Dr Ronald Primas, médecin spécialisé dans la longévité, se couche souvent vers 1 heure du matin. À 66 ans, cet interniste new-yorkais, qui pratique en mode concierge dans la ville, affirme néanmoins rester en excellente santé. Il explique qu’il cherche à « cocher toutes les cases de la longévité » en adoptant des habitudes cohérentes. Pour lui, la clé n’est pas l’heure du coucher, mais la régularité entre la durée, la qualité du sommeil et les habitudes quotidiennes.
Se coucher tard tout en restant en forme
Le réveil de Dr Primas sonne vers 9 heures, presque tous les jours. Cette routine lui permet de maintenir un rythme veille-sommeil stable, même s’il se couche tard. Il s’efforce de dormir au moins huit heures, pour obtenir plus de sept heures de sommeil réel. Il considère ce temps de repos comme un rendez-vous médical non négociable. Son objectif est d’aligner son horloge sociale et biologique pour profiter d’un sommeil suffisant, sans se sentir coupable d’être un couche-tard.
Son environnement nocturne est soigneusement aménagé. La chambre est complètement sombre, la température est maintenue à environ 19 °C (67 °F), et il choisit une literie adaptée. Il pratique aussi une alimentation à fenêtre temporelle : deux repas et une collation entre six et huit heures, avec une coupure d’au moins quatre heures avant d’aller dormir. Il remarque que ses nuits sont plus profondes et que ses indicateurs de sommeil, mesurés avec ses appareils (Oura Ring et Biostrap), s’améliorent lorsqu’il évite de dîner tard. Cependant, il précise que toute personne sous traitement ou souffrant d’une maladie chronique doit consulter son médecin avant d’adopter ce type de rythme.
Activité physique régulière et micro-mouvements
Le sport occupe une place centrale dans sa routine quotidienne. Dr Primas s’entraîne tous les jours. Il pratique le renforcement musculaire trois fois par semaine, des séances de haute intensité comme le Norwegian 4×4 deux fois par semaine pour le cardio, et des exercices d’endurance modérée en zone 2 deux fois par semaine. Le week-end, il privilégie les étirements et le travail d’équilibre. Il insiste : « Je protège mon temps d’exercice comme un rendez-vous médical important. » Lorsqu’il est très occupé, il fait au moins une courte séance, des séries de résistance ou une marche, car il pense que « quelque chose vaut presque toujours mieux que rien ».
Pour lutter contre la sédentarité, il pratique aussi des micro-mouvements.
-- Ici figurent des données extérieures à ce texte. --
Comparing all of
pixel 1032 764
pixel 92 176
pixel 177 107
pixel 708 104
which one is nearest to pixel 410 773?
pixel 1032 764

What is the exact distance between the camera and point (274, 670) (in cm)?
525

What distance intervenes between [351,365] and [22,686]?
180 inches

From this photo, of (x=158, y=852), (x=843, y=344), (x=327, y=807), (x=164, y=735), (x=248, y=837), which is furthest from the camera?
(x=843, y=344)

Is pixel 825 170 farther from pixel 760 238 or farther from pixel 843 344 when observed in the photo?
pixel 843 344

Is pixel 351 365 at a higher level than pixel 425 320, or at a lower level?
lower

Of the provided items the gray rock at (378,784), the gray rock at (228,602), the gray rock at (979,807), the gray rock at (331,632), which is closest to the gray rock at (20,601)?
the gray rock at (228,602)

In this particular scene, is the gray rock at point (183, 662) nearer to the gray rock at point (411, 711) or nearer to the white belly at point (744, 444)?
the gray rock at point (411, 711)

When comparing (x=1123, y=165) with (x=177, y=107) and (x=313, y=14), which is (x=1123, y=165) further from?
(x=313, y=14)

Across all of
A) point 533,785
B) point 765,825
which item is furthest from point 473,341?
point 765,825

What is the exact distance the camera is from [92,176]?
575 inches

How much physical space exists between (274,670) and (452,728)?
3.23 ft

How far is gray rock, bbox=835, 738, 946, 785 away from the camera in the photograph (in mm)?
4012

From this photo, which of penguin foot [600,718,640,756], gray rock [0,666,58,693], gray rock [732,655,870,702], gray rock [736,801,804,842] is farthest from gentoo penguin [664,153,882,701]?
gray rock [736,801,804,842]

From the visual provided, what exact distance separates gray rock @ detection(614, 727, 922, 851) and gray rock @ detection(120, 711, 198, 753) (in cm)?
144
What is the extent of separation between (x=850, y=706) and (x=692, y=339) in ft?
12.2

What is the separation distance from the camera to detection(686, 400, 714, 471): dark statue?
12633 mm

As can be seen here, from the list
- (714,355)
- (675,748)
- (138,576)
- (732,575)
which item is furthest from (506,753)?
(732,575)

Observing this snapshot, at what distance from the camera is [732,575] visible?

Après chaque repas, il marche environ 20 minutes pour éviter de rester assis trop longtemps et limiter le pic de sucre post-prandial. Il se lève aussi au moins une fois par heure pour faire 10 à 20 squats. Pour préserver sa santé cérébrale, il mise notamment sur le HIIT, qui stimule la production de BDNF, un facteur impliqué dans la croissance neuronale et la neuroplasticité. Selon lui, ces mouvements contribuent autant à la longévité que le fait de se coucher tard tout en restant en bonne santé.
Une alimentation simple, le cerveau et le lien social
Concernant son alimentation, Dr Primas privilégie une approche proche du « paleo ». Il consomme uniquement des aliments entiers, sans céréales, produits laitiers ni sucres ajoutés. Il privilégie les légumes racines comme le panais, le céleri-rave, les navets ou la patate douce pour les fibres et le calcium. Ses repas tournent autour du poisson gras (thon, saumon), de la viande nourrie à l’herbe, accompagnés de légumes, de noix et de fruits entiers comme les myrtilles, framboises ou mûres. Il précise néanmoins : « Le but n’est pas une alimentation parfaite. C’est d’en construire une qui soit durable dans le temps », basée sur des aliments peu transformés et une organisation simple.
Pour la santé du cerveau, il évite le tabac, privilégie les graisses végétales (avocat, noix, huiles de poisson ou d’algues) pour les membranes cellulaires, et veille à un sommeil de qualité. Ce moment est crucial, car le cerveau « fait le ménage » et consolide la mémoire pendant la nuit.